Door op 24 maart 2016

Kerntakendiscussie loopt met luidruchtige sisser af

‘Eindelijk, acht jaar na de eerste roep om de kerntakendiscussie, start nu hét debat dat Veldhoven er weer bovenop moet helpen. Maar, eerlijk gezegd, ik heb er een hard hoofd in. Want het hele proces verliep rommelig. En met de vele, vele documenten zie je door de bomen nauwelijks het bos meer. Bovendien namen jammer genoeg niet alle partijen actief deel aan de discussie vooraf. En tenslotte: als je kritisch naar de lijsten kijkt, blijkt veel alsnog bij het oude.’ De vrees van PvdA-fractievoorzitter Jeroen Rooijakkers bleek aan het einde van de raadsvergadering op 23 maart terecht. Bovendien kreeg, vóór hij aan zijn bijdrage toekwam, een eindelijk weer eens volle publieke tribune te maken met een onverkwikkelijk geruzie tussen enkele politieke partijen, waar Jeroen zich wijselijk niet in mengde.

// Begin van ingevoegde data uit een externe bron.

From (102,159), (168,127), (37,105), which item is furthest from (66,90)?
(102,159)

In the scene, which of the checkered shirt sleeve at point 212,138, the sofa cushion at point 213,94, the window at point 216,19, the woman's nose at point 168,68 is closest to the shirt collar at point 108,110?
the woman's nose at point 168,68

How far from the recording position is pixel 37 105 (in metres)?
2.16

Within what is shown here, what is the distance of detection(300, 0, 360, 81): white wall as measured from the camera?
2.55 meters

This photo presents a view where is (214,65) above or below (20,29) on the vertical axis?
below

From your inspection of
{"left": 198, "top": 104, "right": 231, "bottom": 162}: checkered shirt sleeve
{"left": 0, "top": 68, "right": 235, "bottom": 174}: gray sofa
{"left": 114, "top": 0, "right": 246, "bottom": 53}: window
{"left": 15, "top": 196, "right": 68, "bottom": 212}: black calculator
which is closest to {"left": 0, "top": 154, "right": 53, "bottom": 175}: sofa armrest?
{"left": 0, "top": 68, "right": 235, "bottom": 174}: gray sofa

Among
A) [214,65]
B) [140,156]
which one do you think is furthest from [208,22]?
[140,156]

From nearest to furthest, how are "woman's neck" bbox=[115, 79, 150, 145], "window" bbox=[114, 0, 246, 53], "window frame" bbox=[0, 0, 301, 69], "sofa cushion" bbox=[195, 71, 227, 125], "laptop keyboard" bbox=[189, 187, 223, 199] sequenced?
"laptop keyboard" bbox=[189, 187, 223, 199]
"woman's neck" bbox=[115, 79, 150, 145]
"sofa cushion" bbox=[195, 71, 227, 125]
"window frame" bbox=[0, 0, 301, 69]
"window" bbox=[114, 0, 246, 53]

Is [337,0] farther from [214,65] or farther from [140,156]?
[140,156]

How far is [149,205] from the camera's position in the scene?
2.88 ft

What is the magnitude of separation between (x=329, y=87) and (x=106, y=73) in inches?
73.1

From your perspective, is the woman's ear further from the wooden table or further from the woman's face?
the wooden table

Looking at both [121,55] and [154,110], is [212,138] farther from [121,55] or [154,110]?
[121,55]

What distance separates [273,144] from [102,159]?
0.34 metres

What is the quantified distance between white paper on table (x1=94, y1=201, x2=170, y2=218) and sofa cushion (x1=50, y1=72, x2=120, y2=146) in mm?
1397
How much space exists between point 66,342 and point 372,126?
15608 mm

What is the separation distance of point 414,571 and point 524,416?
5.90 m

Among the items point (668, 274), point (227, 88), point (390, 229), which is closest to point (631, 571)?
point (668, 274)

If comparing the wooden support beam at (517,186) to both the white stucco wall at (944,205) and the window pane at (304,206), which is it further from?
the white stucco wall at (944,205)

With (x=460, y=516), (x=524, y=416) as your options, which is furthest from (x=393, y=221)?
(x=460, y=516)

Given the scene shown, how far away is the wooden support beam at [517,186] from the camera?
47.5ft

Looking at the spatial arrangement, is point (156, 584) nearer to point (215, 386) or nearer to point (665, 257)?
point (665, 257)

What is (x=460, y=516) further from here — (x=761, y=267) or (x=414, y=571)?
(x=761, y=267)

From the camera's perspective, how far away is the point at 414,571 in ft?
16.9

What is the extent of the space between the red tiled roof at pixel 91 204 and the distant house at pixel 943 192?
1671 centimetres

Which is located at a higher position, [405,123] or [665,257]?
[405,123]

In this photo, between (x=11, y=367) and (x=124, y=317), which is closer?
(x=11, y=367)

‘We hebben bijna drie maanden gediscussieerd over de kerntaken. De PvdA leverde een actieve en constructieve bijdrage. Want ook wij willen een gezonde stad, waardoor Veldhoven ook de komende jaren als een zelfstandige gemeente verder kan. Maar als dan het resultaat is dat eerst nog allerlei onderzoeken moeten worden gedaan, voelt dat toch wel als een anticlimax. Waarom heeft de Raad de taken dan in categorieën ingedeeld? Waarom besluiten we dan of iets wél of geen kerntaak is, als daarna eerst nog moet worden uitgezocht of wel kan, wat de Raad wil. Dat geeft toch de indruk dat de hele exercitie rondom de Stadsvisie, de technische vragen en maar liefst twee oordeelsvormende vergaderingen tijdverspilling was. Dat doet nauwelijks recht aan het vele werk dat is gedaan.’
‘Ook begrijpen we niet waarom de directe aanleiding van deze discussie, de bezuinigingsopdracht van € 340.000 euro, gedurende het proces langzaamaan naar de achtergrond is verdreven. Alsof dat ineens niet meer van belang is. We kijken alleen nog maar naar de taken en weten eigenlijk niet meer waarom we dat doen.‘
‘Dan de inhoud. De PvdA houdt geloof in een goede afloop en blijft zich inzetten om toch die bezuinigingsopdracht van € 340.000,- te halen, over drie jaar desnoods. Maar daarvoor moet meer worden gedaan en vooral meer voor worden gelaten, dan wat nu in de eindlijst is terechtgekomen.’

Amendementen
Samen met (enkele van) de oppositiepartijen nam de PvdA-fractieleider verbetervoorstellen door. Onder meer amendementen die als doel hebben om bepaalde taken toch weer naar een andere categorie over te hevelen. Dat zijn de taken die betrekking hebben de bouwgrondexploitatie en het beheer en bezitten van gebouwen. De PvdA vindt dit geen kerntaak van een gemeente.
‘We zijn geen handelaar in grond. Het heeft ons de laatste jaren ook alleen maar financiële problemen opgeleverd. Laten we daar alsjeblieft mee stoppen. Natuurlijk, we moeten de gronden en gebouwen die we nog in ons bezit hebben, met zorg verkopen en niet voor spotprijzen in de etalage zetten.’
Ook vroeg hij aandacht voor het welstandsbeleid. ‘Wat de PvdA betreft is de burger heel goed in staat om zelf te bepalen wat mooi en lelijk is. Niemand wil een paarsblauwe voorgevel. Of bijvoorbeeld een geelzwarte regenpijp (tenzij je misschien voorzitter van UNA bent). Kortom, laat dat aan de mensen zelf over.’
‘Ten slotte de regionale samenwerkingsverbanden, die, zo bleek eerder, alleen samenwerken op het gebied van Economische Zaken. Ook hiervan zegt de PvdA dat dit iets is voor de markt en ondernemers zelf. Natuurlijk heeft ook de overheid daar een rol in. Maar soms is deze rol te groot en daarmee beklemmend. De PvdA wil graag weten of de samenwerkingsverbanden echt iets toevoegen en juist niet beklemmend werken.’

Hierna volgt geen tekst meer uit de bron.